▶ [Requisitos do exercício]:
No trecho sobre a divisão dos direitos de televisão no futebol, quanto recebeu o Manchester United, campeão em 2008/09? Responda em uma frase, por favor.

▶ [Trecho selecionado]:
========================

Na Premier League (Inglaterra), liga de futebol de maior faturamento no Mundo, a negociação é coletiva e a divisão também é dividida em três partes:

1. 56% divididos igualitariamente entre todos os clubes.

2. 22% baseados na classificação final da temporada anterior.

3. 22% variáveis de acordo com o número de jogos transmitidos na televisão.

Esse modelo permitiu, por exemplo, que o Manchester United, campeão em 2008/09, tenha recebido 66 milhões de euros, enquanto que o Middlesbrough, penúltimo colocado, tenha encaixado 40 milhões (praticamente o mesmo valor que receberam os espanhóis Valencia e Atlético de Madrid).

Na Alemanha a negociação já é coletiva e a divisão é feita de modo quase que de igualdade absoluta. Fato que gera críticas por parte do todo poderoso Bayern de Munique, que se sente prejudicado diante de seus adversários europeus na Champions League.

Chegando à realidade brasileira, podemos afirmar que as negociações são coletivas (os direitos televisivos são vendidos de forma integral – o campeonato como um todo), porém a distribuição dos recursos não segue o modelo inglês e o futuro modelo italiano, que respeitam a Isonomia e, consequentemente, buscam uma divisão o equânime, através de critérios racionais pré-estabelecidos.

O que ocorre no Brasil é a concentração dos recursos nas mãos de uma entidade privada – Clube dos Treze – que distribui o dinheiro de acordo com os seus interesses próprios, dando primazia aos seus filiados, criando, inclusive, dentre os seus próprios filiados grupos distintos (como se fossem castas).

========================

▶ [Dados fornecidos]:
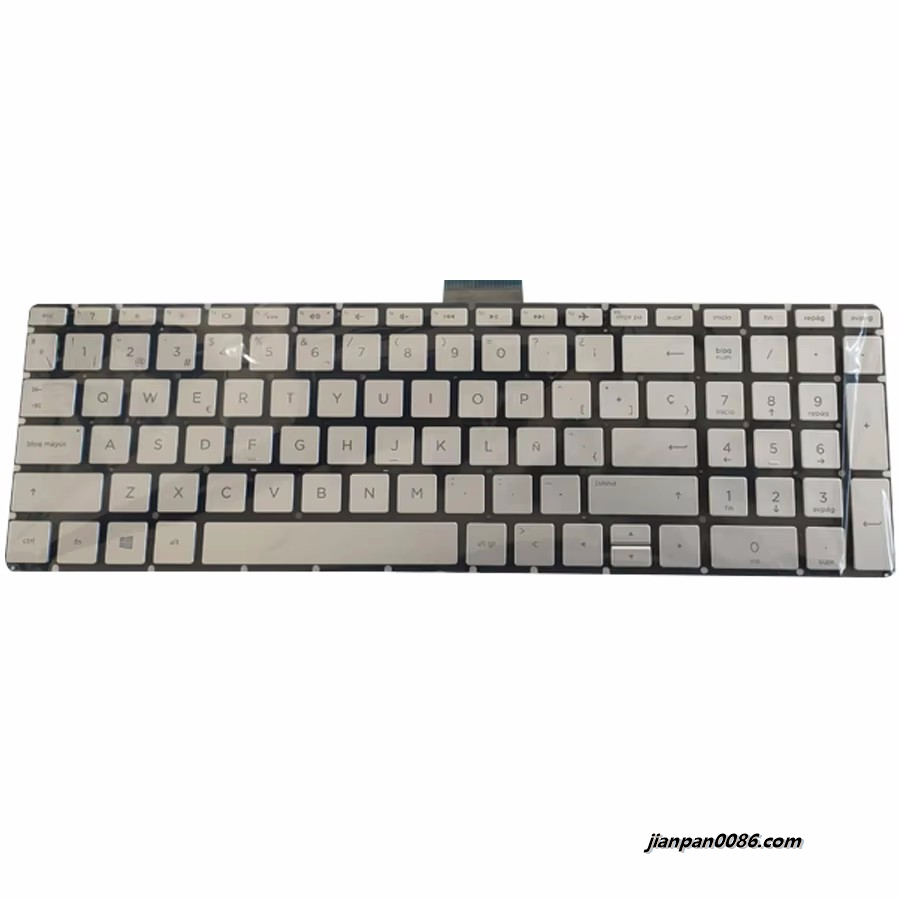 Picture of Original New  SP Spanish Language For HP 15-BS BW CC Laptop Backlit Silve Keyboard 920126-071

========================

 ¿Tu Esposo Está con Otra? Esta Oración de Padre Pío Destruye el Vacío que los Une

========================

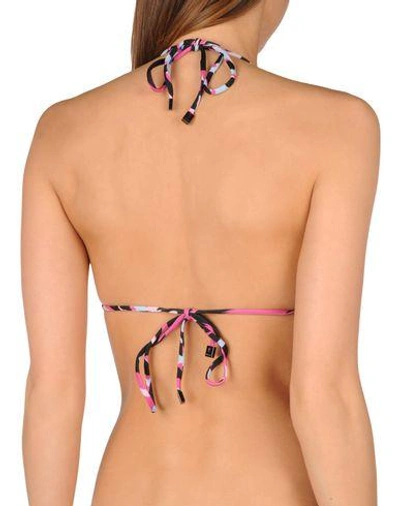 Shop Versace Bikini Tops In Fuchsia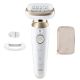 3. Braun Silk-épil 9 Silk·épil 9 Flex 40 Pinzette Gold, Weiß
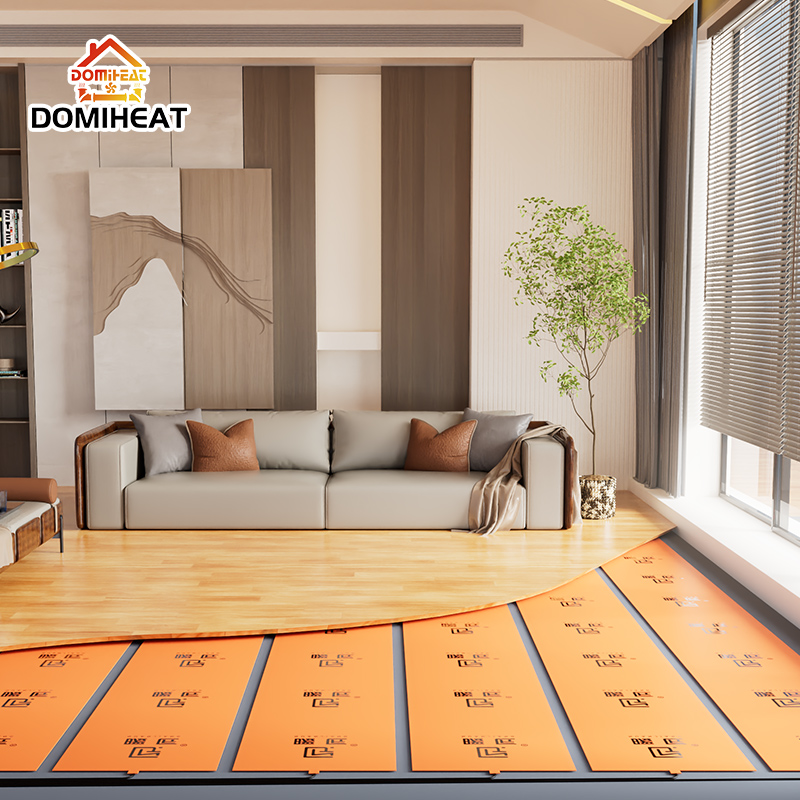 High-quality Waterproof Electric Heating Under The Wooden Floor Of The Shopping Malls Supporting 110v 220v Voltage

========================

▶ [Resposta abaixo]:
O Manchester United recebeu 66 milhões de euros.